** start SUPPLIED DATA **

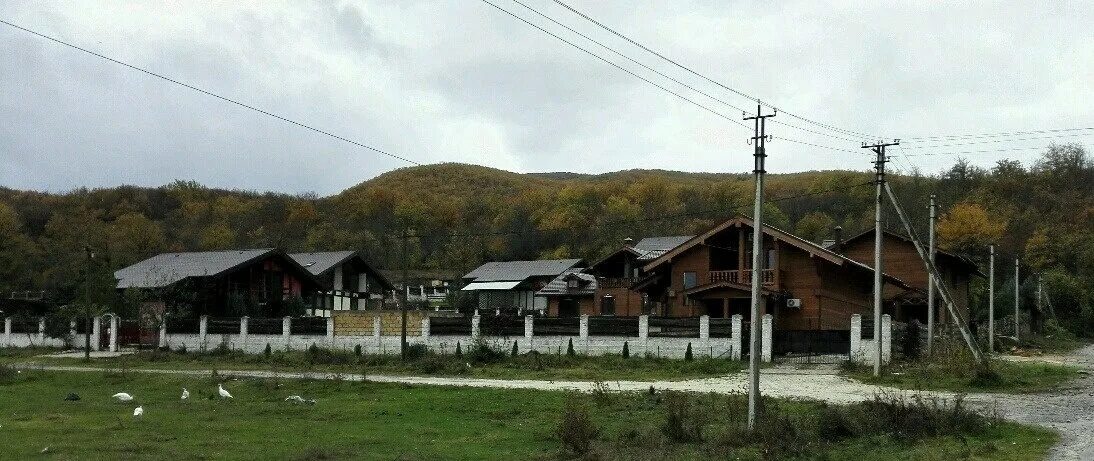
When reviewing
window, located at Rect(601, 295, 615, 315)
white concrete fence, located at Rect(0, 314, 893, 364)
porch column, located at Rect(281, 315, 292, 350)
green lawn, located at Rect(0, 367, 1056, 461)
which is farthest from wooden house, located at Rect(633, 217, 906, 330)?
green lawn, located at Rect(0, 367, 1056, 461)

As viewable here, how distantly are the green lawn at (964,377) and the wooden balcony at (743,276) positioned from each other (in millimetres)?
12167

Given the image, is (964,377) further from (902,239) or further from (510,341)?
(902,239)

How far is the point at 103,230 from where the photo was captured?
97.7 m

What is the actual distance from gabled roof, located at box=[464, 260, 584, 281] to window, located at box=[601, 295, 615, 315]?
19.8 meters

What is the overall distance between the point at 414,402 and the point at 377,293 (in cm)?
5231

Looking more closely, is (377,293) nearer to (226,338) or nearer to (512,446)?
(226,338)

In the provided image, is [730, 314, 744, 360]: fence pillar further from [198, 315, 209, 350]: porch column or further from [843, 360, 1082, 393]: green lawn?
[198, 315, 209, 350]: porch column

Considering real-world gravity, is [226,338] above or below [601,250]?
below

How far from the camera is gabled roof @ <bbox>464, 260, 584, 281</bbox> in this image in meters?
88.1

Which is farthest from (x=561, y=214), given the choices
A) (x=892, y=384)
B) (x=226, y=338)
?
(x=892, y=384)

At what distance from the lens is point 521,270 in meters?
89.6

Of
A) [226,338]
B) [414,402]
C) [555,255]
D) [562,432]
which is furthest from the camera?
[555,255]

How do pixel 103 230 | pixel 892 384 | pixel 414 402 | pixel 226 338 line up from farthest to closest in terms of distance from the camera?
pixel 103 230
pixel 226 338
pixel 892 384
pixel 414 402

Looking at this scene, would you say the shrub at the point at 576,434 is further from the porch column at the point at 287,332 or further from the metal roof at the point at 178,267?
the metal roof at the point at 178,267
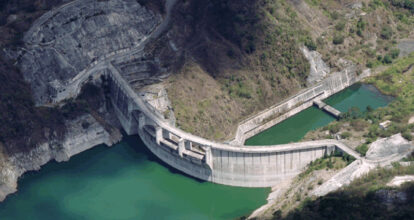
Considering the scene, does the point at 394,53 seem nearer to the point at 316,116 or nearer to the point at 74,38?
the point at 316,116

** end SUPPLIED DATA **

▸ **EXERCISE OBJECTIVE**
Identify every line in the entries above that contains the word "gabled", and copy each such line in full. Matching is case-sensitive.

▸ **EXPECTED ANSWER**
What is the actual distance from gabled roof, located at box=[464, 260, 584, 281] to window, located at box=[601, 295, 615, 315]?
How far from the camera is gabled roof @ <bbox>464, 260, 584, 281</bbox> in this image in meters?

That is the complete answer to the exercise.